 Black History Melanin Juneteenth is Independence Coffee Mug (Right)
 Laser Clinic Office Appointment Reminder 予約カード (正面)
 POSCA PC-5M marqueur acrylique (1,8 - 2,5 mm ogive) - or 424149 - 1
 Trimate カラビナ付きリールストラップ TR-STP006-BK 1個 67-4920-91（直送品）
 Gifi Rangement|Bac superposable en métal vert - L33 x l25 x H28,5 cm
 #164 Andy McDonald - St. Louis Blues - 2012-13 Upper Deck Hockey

* * *

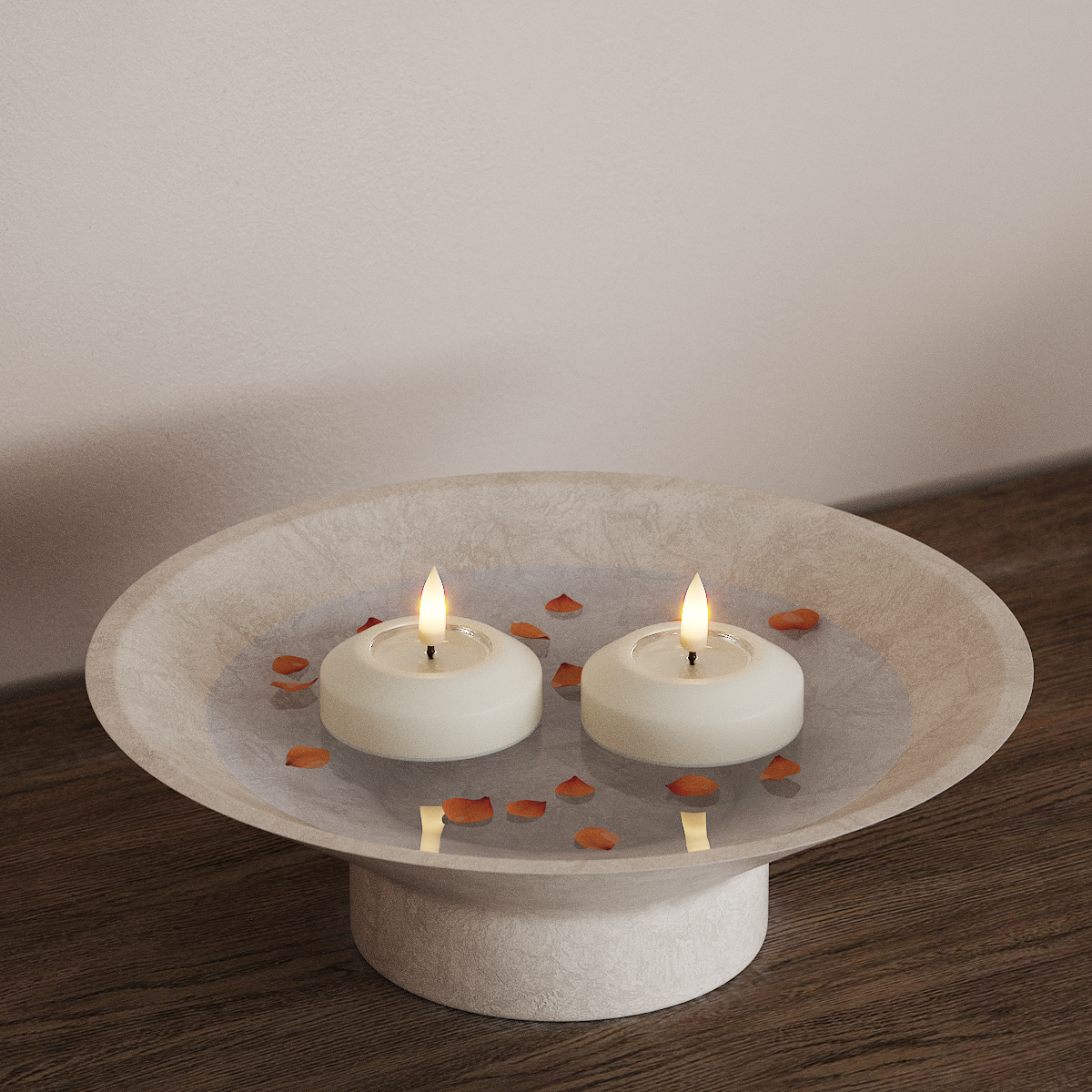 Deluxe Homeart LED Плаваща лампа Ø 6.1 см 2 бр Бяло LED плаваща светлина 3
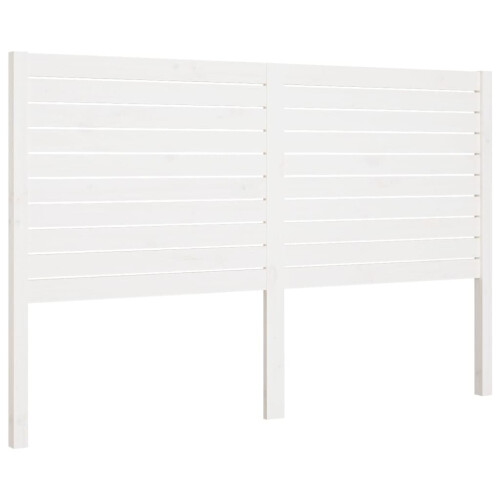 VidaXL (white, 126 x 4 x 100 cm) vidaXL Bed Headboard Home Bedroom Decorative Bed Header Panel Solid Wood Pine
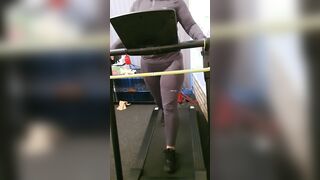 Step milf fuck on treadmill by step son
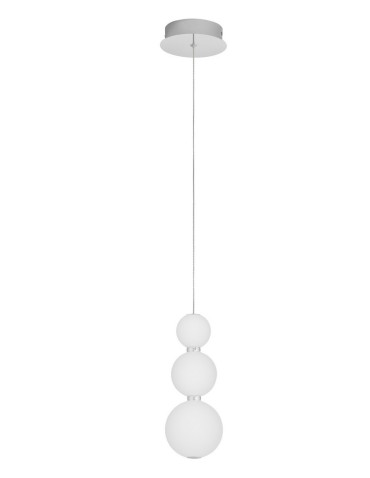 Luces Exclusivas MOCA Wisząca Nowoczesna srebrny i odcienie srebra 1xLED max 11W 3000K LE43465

## Your goal
Pull out every line in the material above that contains the string "Laser". Uppercase and lowercase must match.

## Solution
 Laser Clinic Office Appointment Reminder 予約カード (正面)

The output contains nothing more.